The Schur algorithm is a way of producing a sequence of Schur functions starting with a given Schur fanction $f(z)$ in the following way : $$ f_{n+1}(z)=\frac{1}{z} \frac{f_n(z)-\gamma_n}{1-\overline{\gamma_n}f_n(z)} \ \ \ \ (\star) \ \ \ \ \text{with} \ \ f_0(z)=f(z) \ \ \text{and} \ \ \ \gamma_n = f_n(0) $$

One continues this algorithm as long as $|\gamma_n|<1$, if $|\gamma_m|=1$ for some $m$, we set $f_j(z) \equiv0$ for $j>m$.

I need to prove that the Schur algorithm stops ($|\gamma_m|=1$ for some $m>0$) if and only if the Schur function $f(z)=f_0(z)$ that we start with is a finite Blaschke product $\displaystyle e^{i\theta}\prod^{N}_{i=1}\frac{z-z_i}{1-\overline{z_i}z }$; $|z_i|<1$.

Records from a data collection
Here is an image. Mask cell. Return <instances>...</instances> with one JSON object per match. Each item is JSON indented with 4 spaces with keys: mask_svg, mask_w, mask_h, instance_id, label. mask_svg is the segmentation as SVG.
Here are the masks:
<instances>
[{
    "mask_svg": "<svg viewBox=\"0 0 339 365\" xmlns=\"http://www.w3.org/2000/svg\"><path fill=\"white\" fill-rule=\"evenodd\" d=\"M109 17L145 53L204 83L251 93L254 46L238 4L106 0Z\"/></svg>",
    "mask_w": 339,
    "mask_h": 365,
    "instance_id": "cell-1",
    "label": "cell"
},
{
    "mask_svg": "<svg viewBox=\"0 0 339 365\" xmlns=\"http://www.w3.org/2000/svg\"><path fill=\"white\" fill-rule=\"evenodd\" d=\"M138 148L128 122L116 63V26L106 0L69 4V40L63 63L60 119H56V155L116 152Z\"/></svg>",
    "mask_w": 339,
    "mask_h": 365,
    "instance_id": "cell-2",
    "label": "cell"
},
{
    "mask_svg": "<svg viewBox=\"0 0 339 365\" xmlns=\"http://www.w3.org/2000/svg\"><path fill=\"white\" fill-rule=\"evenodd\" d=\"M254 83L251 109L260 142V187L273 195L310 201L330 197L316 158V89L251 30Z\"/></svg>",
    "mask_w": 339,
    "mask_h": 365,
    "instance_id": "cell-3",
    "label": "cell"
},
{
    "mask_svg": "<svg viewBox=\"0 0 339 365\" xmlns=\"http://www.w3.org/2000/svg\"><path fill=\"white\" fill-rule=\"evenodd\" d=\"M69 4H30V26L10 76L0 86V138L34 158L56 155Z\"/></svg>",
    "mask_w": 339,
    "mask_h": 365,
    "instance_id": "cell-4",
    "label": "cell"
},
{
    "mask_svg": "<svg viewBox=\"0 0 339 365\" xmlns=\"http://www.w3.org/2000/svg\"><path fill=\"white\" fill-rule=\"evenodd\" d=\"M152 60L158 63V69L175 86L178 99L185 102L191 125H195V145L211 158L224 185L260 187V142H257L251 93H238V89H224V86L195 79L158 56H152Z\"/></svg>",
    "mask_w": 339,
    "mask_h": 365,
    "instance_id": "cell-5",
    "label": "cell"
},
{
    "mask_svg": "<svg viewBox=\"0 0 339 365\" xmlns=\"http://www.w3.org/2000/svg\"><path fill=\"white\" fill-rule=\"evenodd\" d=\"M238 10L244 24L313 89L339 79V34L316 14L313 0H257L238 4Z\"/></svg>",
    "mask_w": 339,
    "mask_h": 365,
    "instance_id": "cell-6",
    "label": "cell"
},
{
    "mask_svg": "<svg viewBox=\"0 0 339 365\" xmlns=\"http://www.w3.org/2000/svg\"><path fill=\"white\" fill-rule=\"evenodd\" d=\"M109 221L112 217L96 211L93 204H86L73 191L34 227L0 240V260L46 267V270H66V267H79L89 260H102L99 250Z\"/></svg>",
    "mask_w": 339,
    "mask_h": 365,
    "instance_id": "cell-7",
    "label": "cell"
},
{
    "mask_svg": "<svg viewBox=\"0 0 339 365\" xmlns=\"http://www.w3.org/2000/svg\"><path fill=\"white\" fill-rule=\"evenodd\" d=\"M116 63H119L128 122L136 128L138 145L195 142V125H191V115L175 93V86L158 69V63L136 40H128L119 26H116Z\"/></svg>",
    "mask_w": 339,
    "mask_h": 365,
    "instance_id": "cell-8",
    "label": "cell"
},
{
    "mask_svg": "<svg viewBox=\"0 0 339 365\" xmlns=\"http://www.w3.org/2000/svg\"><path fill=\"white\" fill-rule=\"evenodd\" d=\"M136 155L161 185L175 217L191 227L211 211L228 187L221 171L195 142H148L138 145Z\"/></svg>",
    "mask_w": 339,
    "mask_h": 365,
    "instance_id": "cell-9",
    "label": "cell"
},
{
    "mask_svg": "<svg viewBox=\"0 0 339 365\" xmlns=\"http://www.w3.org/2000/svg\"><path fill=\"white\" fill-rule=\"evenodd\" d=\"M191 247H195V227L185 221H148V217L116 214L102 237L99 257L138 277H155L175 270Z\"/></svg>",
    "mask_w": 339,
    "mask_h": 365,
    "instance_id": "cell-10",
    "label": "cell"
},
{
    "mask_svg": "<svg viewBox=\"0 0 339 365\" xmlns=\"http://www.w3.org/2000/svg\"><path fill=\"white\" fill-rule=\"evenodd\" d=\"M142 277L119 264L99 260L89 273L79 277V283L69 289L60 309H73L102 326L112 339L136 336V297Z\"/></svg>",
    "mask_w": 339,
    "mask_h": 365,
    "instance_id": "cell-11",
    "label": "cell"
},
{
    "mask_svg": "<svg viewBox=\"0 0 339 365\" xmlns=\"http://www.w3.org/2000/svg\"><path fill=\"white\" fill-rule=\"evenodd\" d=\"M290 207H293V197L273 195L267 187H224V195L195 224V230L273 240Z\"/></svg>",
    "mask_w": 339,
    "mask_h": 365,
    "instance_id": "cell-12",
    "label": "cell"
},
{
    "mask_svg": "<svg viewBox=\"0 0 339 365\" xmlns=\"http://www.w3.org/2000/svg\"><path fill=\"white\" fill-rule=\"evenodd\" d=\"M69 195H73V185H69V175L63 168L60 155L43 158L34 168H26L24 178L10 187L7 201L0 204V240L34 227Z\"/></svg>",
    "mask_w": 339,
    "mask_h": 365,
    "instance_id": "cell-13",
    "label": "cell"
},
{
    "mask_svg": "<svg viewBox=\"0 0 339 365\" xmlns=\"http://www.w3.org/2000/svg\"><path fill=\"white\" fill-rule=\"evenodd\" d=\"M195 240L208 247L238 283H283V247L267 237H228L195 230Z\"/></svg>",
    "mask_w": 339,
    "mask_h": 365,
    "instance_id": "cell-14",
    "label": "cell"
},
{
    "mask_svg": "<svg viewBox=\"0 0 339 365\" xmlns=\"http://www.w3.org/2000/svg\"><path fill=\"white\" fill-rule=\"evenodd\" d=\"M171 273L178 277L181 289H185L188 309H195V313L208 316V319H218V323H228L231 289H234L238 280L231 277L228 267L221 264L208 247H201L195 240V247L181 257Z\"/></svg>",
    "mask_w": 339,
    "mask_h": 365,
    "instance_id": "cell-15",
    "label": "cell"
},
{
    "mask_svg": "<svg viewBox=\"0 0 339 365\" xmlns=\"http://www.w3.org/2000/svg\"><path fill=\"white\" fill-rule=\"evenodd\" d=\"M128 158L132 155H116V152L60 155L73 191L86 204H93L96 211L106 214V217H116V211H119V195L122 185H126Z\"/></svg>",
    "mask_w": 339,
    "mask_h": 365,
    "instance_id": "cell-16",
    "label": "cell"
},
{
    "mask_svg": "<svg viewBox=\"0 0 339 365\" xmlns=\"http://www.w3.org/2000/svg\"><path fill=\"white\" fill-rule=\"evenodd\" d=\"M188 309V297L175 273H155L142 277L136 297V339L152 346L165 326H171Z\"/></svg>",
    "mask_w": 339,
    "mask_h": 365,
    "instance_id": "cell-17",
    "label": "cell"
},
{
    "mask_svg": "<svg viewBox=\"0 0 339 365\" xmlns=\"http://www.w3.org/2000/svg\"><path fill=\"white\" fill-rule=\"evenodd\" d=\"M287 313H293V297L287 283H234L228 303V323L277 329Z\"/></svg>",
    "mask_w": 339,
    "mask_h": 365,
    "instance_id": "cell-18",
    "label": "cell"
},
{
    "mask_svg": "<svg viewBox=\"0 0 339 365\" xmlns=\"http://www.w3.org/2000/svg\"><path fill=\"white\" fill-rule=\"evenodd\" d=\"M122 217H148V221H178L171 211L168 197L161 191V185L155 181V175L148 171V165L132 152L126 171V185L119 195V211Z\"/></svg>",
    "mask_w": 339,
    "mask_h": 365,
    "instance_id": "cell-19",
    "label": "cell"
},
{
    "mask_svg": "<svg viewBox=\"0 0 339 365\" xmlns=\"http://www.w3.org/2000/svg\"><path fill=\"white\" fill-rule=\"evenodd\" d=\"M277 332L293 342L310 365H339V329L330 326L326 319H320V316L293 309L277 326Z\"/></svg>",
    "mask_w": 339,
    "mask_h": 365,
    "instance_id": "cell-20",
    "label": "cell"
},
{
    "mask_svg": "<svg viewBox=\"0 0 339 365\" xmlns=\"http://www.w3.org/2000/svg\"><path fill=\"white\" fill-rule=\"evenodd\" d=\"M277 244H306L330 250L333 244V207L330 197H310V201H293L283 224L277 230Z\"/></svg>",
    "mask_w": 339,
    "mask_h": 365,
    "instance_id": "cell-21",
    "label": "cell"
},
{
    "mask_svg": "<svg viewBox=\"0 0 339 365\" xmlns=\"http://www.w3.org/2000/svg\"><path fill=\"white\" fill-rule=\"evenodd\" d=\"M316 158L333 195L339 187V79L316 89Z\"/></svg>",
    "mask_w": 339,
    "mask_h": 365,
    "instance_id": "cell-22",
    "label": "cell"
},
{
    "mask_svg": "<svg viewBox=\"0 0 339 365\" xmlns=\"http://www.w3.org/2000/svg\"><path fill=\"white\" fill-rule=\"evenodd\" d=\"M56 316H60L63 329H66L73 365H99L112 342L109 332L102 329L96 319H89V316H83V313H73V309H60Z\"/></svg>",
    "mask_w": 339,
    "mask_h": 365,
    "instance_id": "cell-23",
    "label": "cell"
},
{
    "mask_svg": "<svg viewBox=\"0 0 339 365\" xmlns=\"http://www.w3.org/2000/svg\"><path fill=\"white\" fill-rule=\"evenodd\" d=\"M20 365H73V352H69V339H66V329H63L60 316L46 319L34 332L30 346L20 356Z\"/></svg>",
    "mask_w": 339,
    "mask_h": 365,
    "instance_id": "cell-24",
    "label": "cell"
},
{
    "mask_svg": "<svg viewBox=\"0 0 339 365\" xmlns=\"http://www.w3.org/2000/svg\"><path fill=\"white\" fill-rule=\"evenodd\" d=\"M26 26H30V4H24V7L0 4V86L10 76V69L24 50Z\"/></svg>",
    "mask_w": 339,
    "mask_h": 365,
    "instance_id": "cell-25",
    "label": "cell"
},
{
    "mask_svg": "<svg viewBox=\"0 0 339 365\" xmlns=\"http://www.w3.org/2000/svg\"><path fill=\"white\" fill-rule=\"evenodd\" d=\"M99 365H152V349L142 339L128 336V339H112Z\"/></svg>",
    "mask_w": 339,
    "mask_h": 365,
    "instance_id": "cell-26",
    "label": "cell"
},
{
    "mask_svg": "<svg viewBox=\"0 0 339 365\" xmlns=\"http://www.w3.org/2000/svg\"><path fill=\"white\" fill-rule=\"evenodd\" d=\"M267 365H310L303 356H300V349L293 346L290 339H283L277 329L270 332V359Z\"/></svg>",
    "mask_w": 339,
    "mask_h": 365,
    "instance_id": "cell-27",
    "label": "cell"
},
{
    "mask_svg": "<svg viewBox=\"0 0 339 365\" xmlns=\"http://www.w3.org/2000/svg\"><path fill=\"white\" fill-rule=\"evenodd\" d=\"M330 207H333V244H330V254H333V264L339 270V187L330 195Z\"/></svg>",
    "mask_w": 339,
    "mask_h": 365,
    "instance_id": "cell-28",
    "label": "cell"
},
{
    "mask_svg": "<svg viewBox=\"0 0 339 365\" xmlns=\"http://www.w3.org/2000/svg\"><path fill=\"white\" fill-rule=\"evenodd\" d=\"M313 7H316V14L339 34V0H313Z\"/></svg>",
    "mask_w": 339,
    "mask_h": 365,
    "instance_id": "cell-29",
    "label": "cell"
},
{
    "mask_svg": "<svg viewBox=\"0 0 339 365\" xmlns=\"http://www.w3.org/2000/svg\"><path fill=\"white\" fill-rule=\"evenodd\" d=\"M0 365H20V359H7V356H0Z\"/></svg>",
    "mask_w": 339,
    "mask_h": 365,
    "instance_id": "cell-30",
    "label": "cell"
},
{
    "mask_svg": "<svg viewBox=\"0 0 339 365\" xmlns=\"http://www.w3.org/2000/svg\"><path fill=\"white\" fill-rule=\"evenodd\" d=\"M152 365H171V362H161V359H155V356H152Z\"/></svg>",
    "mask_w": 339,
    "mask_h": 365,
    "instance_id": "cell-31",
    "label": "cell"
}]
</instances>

● TASK PROMPT
Continue the Schur algorithm text above from where it stops.

● SOLVED EXERCISE
This is how I approached this :

($\Leftarrow$) Proof by induction on the number of factors in the Blaschke product.

Base of induction: for $N=1$ we have $$f(z)=e^{i\theta}\frac{z-z_1}{1-\overline{z_1}z } \ \ \ \ \ \ \ \ \ |z_1|<1 $$ We have that $$ f_1(z)= \frac{e^{i\theta}+\gamma_0\overline{z_1}}{1-|\gamma_0|^2-(\overline{z_1}+\overline{\gamma_0}e^{i\theta})z} $$ so $$\gamma_1=\frac{e^{i\theta}+\gamma_0\overline{z_1}}{1-|\gamma_0|^2} \ \ \ \Rightarrow |\gamma_1|=|e^{-i\theta}\gamma_1|=1$$

To prove the inductive step, I need to prove that if we apply the Schur algorithm to a finite Blaschke product with $m+1$ factors, we will get another Blaschke product with $m$ factors, and then using the induction hypothesis we are done. but I had failed so far to prove this fact.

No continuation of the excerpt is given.